One thing that should not worry us at all is the lack of exit strategies coordination. That the stimuli should be coordinated simultaneously on a global scale was necessary to enhance their effectiveness, but the problem with an exit strategy is precisely the opposite: a simultaneous global exit raises the danger of a cumulative recessionary drive. As long as the exit is not premature and does not turn into a stampede, it is much better if every country goes its own way, staggering their respective exits. The only desirable coordination would be a coordinated staggering of exits - when the time is right - to simulate a random process, instead of an uncoordinated early exit by precisely those countries that have been running the stronger stimuli.

In turn, the coordination between monetary and fiscal policy, recommended by Pisani-Ferry, is desirable at a national level in any case and not just in the exit from macroeconomic stimuli; it should not necessarily take the form of the coordination between an internationally coordinated monetary policy and an internationally coordinated fiscal stance on a global scale.
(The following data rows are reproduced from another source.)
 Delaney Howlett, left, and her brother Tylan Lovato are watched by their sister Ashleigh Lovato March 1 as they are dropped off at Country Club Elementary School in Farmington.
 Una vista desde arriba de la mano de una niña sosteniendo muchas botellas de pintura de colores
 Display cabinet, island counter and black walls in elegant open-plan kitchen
The problem is in the euro area, because the territorial scope of fiscal policy is national and that of monetary policy is European. It is very hard to coordinate the ECB monetary policy with the net collective fiscal stance of its 16 members – which is what matters – in spite of the so-called Growth and Stability Pact, for this only sets ceilings to individual fiscal stances.
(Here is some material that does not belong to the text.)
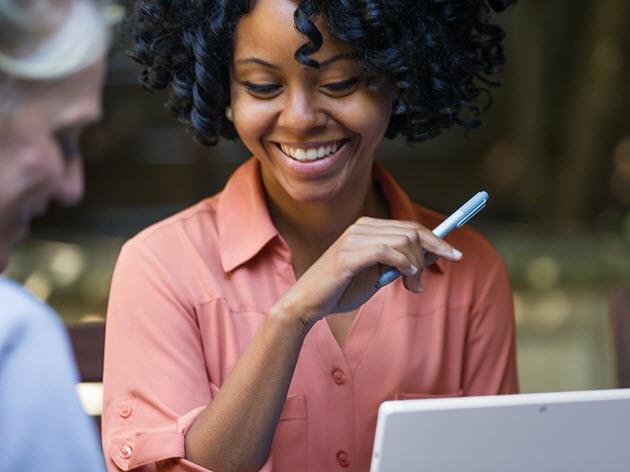 Uma mulher olha para baixo para seu computador e sorri.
Unsustainable, but why not for as long as it’s necessary?

Clearly the current high fiscal deficits, record low interest rates, large-scale monetary easing and other state interventions are not sustainable indefinitely. The general problems surrounding exit measures and their sequencing are worth discussing, as something that sooner or later – let’s hope sooner rather than later, for it will imply that the crisis is over sooner – will have to happen at some uncertain date in an indefinite future. But inflation has been falling everywhere to rates unseen for several decades; in the euro area it was down to negative average rates in June-July 2009. And even Jean-Claude Trichet says that “Looking ahead, we expect prices to remain dampened over the medium term… all indicators of inflation expectations over the medium to longer term remain firmly anchored in line with the Governing Council’s aim of keeping inflation rates below, but close to, 2%.” (cited).

Therefore fears of inflation resurgence are definitely exaggerated and premature. Moreover it is not only a question of prices, but also of wages and of asset prices. “Wage deflation seems to have begun even in the industrialised countries. If it continues, it will further depress aggregate demand. Asset price inflation has been the destabilizing factor at the immediate origin of the crisis” (Fitoussi and Stiglitz, cited).

The sheer official mention of a possible early end to extraordinary measures will reduce and possibly annul the impact of those measures, such as were taken. Given the self-fulfilling nature of pessimistic expectations, loose talk may cause unemployment.